To minimize a window means to hide it. You will find yourself using a window's Minimize (dash) button when the desktop becomes cluttered with windows and you either can not see a certain window (because it is hidden/covered by another window or has been minimized already) or a certain window is partially hidden (as shown in Fig 1.1).
Fig 1.0 - The desktop is filling up with windows
In Fig 1.0 above I first opened the PICTURES folder (window), then Microsoft Excel 2016 and then Microsoft Edge. Hence why the first window opened (the PICTURES folder) is always at the back and the last window opened (Microsoft Edge) is always at the front. To go back and forth from one window to the next you have four options - although you might not use all of them.
The first option is to click on any blank part of a window (i.e. inside its Display Area), but preferably on its Title Bar (Fig 1.1 below), to make that window the front (top) most window. Whenever a new window is opened, or an existing one is clicked on, it becomes the front most window. Hence why the Microsoft Edge window above, which was opened last, became the front most window. If I click on the PICTURES window (folder) the order will be as follows: Microsoft Excel 2016 at the back. Microsoft Edge in the middle and the PICTURES folder (window) at the front. If all the windows are of the same size and in the same position (overlapping each other) this option can not be performed, as you would not be able to click on any window that is behind the front most window.

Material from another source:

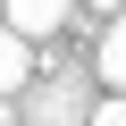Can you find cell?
<instances>
[{"label":"cell","mask_w":126,"mask_h":126,"mask_svg":"<svg viewBox=\"0 0 126 126\" xmlns=\"http://www.w3.org/2000/svg\"><path fill=\"white\" fill-rule=\"evenodd\" d=\"M67 9H76V0H0V17H9L25 42H42V34H59V25H67Z\"/></svg>","instance_id":"cell-1"},{"label":"cell","mask_w":126,"mask_h":126,"mask_svg":"<svg viewBox=\"0 0 126 126\" xmlns=\"http://www.w3.org/2000/svg\"><path fill=\"white\" fill-rule=\"evenodd\" d=\"M25 84H34V42H25L9 17H0V101H17Z\"/></svg>","instance_id":"cell-2"},{"label":"cell","mask_w":126,"mask_h":126,"mask_svg":"<svg viewBox=\"0 0 126 126\" xmlns=\"http://www.w3.org/2000/svg\"><path fill=\"white\" fill-rule=\"evenodd\" d=\"M93 67H101V84H109V93H126V17H109V25H101V59H93Z\"/></svg>","instance_id":"cell-3"},{"label":"cell","mask_w":126,"mask_h":126,"mask_svg":"<svg viewBox=\"0 0 126 126\" xmlns=\"http://www.w3.org/2000/svg\"><path fill=\"white\" fill-rule=\"evenodd\" d=\"M93 126H126V93H109V101L93 109Z\"/></svg>","instance_id":"cell-4"}]
</instances>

Fig 1.1 - Click on a window's Title Bar to make it the front (top) most window
The second option is to minimize all the other windows that are obstructing the window you want to use. So to get to the PICTURES window (folder) you would click on the minimize (dash) button of the Microsoft Edge window and then click on the minimize (dash) button of the Microsoft Excel 2016 window. However, this option is not ideal if you have more than five windows open simply because you would be spending all your time minimizing the other windows.
Fig 1.2 - Click on a window's Minimize (dash) button to minimize that window
The third option is a balance between options 1 and 2. First you need to click on the Show Desktop button, located in the bottom far right corner of the desktop screen (next to the Clock). It will automatically minimize all your windows and then show you the desktop only. All you need to do then is click on the taskbar icon of the window you want shown. In this example the taskbar icon with the Libraries (PICTURES) Folder icon. This will restore the PICTURES window (folder) back to the size it was before it was minimized. So if that size was maximized it will be shown as a full sized window, otherwise it will be shown at its custom size. To restore another window just click on its taskbar icon.
Fig 1.3 - Click on a minimized window's Taskbar icon to restore that window back to its original size
When you hover over a window's taskbar icon Windows 10 automatically previews that window, as shown in Fig 1.3 above, so that you can hopefully distinguish between two identical folders or web pages for example.
The final option is the same as option 3 except you do not use the Show Desktop button. You simply switch between windows instead by clicking on a window's Taskbar icon, to either minimize or restore that window, regardless if any other windows are minimized or restored already. So regardless if ten windows are blocking a window you want to use, you can simply click on its taskbar icon to either minimize it or to bring it to the front of all other windows.
When a window has been minimized (hidden) its taskbar icon will be dim. And if at least one other window is displayed, either maximized (full size) or restored (custom sized), the last/active window amongst the displayed windows will have a highlighted (brighter) taskbar icon. So in Fig 1.4 below all windows have been minimized and therefore have dim taskbar icons. In Fig 1.5 though the Microsoft Edge window is still being displayed at custom size (not shown here) and is also the last/active window, therefore it has a highlighted (brighter) taskbar icon to let you know this.
Fig 1.4 - These taskbar icons have been dimmed because all of the windows have been minimized
Fig 1.5 - The Microsoft Edge taskbar icon is highlighted (brighter) because Microsoft Edge is being displayed and is the last/active window
One thing to note is that the taskbar icons become highlighted (brighter) in the order you activate each window. So if you activate the PICTURES folder (window), Microsoft Excel 2016 window and then the Microsoft Edge window (so that Microsoft Edge is the last/active window) and then minimize the Microsoft Edge window, the Microsoft Excel 2016 window becomes the last/active window and therefore the only taskbar icon to be highlighted (brighter). In other words: Each time you minimize a window, the window that was active before it now becomes the active window again and therefore has the highlighted (brighter) taskbar icon.
The just said applies to a window's border colour too - When a window is the last/active window, currently being displayed, its border colour is light blue. However, when a window is inactive, but currently being displayed, its border colour is darker (charcoal/dark grey). So in Fig 1.1 above both the PICTURES window (folder) and the Microsoft Excel window are in charcoal (inactive) whereas the Microsoft Edge window is light blue (because it is the last/active window).
NOTE: If a window is open, regardless of being minimized (hidden/inactive) or displayed (shown/active), it will have a thin light blue line underneath its taskbar icon to denote its program or task (i.e. print job) is running; either in the background or foreground.